One area that has changed is the requirement for RTCA to meet the Federal Advisory Committee Act rules, which dictate document retention and meeting conduct policies. Ironically, we continue to voluntarily observe these rules despite not being a FAC. RTCA sees the value in transparency and inclusion that the FACA outlines and we continue to hold committee meetings and develop documents according to those tenets. Since June 2018, RTCA has published 15 documents that have been developed by industry in cooperation with the FAA to support 6 new TSOs.

The FAA continues to participate in a leadership role in all our committees. The Designated Federal Officer that the FACA requires has evolved into the Government Authorized Representative. This leadership extends to the Program Management Committee (PMC), where we welcomed Dr. Mike Romanowski as the GAR for the committee. The PMC has established one new Special Committee, SC237, Helicopter Terrain Awareness System, and re-started one subset Special Committee, SC-231, Terrain Awareness Systems, to address issues as requested by our members.
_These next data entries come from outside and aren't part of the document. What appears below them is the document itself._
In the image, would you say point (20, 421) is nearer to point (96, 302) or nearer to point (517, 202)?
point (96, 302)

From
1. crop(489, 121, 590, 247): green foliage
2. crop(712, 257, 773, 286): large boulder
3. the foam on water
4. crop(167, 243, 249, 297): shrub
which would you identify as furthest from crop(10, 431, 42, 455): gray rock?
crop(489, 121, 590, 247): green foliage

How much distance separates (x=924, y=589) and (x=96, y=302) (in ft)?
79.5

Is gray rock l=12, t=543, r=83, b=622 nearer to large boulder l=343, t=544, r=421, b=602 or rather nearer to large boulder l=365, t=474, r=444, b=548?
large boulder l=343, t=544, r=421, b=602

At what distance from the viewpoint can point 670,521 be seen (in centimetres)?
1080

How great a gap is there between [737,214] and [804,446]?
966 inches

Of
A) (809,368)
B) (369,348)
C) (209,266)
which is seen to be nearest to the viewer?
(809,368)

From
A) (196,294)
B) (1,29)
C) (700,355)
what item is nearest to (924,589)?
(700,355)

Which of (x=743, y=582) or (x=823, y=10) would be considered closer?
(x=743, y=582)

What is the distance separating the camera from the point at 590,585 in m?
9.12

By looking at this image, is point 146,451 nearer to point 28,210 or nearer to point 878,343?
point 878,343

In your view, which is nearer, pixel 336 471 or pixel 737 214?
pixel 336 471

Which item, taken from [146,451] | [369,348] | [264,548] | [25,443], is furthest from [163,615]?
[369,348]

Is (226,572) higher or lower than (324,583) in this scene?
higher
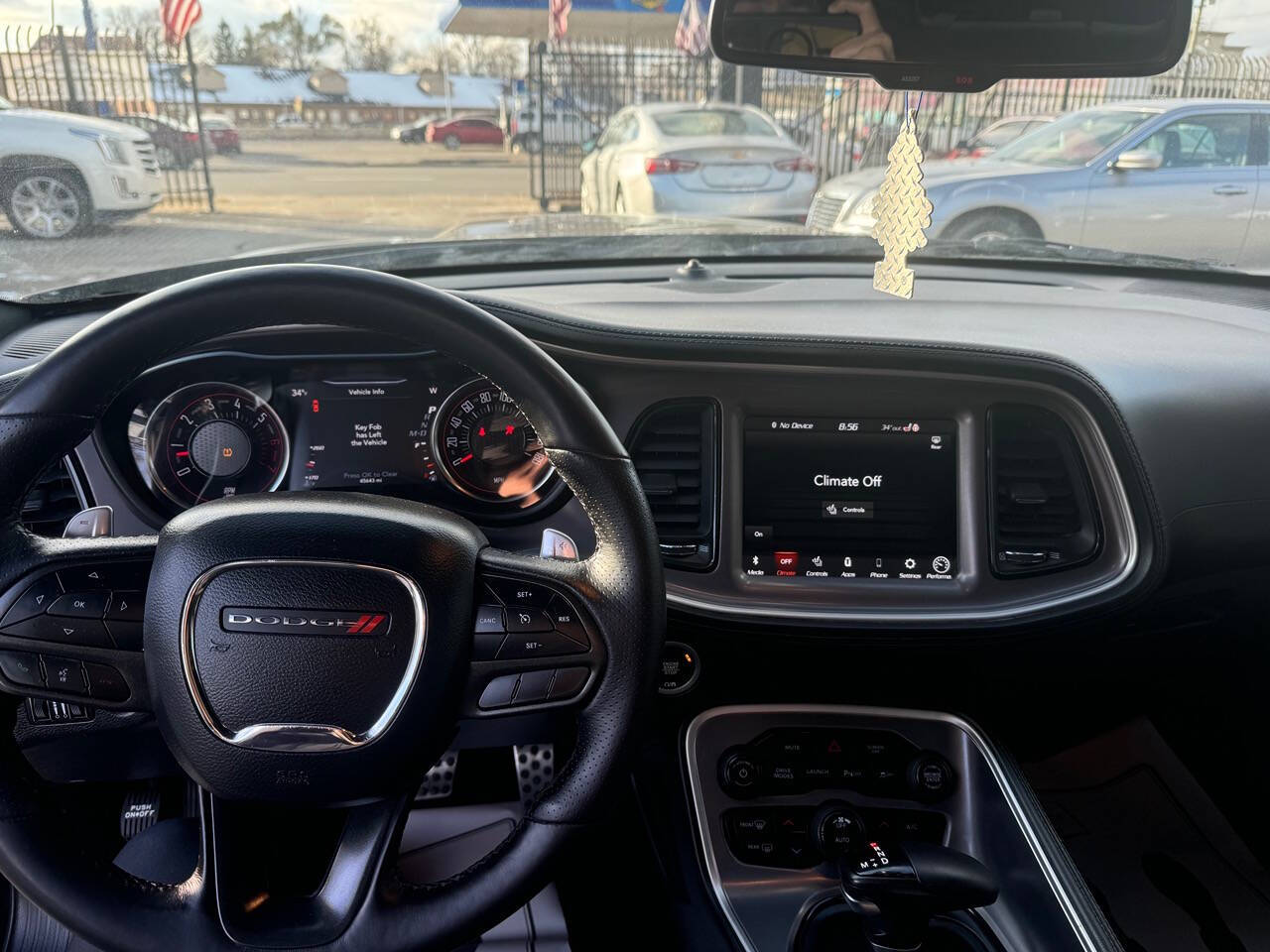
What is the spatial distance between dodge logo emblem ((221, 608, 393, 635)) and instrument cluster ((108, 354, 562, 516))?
63cm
RTCA reaffirmed our relationship with EUROCAE with President and CEO Terry McVenes and Secretary General Christian Schleifer-Heingärtner signing an updated Memorandum of Cooperation (MOC) at the RTCA 2019 Global Aviation Symposium. This MOC outlines the RTCA/EUROCAE commitment to developing world class, harmonized global aviation standards. These standards are referenced by ICAO, where RTCA continues as an official observer.

One year later, RTCA has returned to focusing on what made it such a special organization prior to 1975: developing critical aviation technical standards in a consensus-based, industry-government process that gives voice to all interested parties. We look forward to the future and the exciting opportunities the next generation of technology the aviation industry is introducing.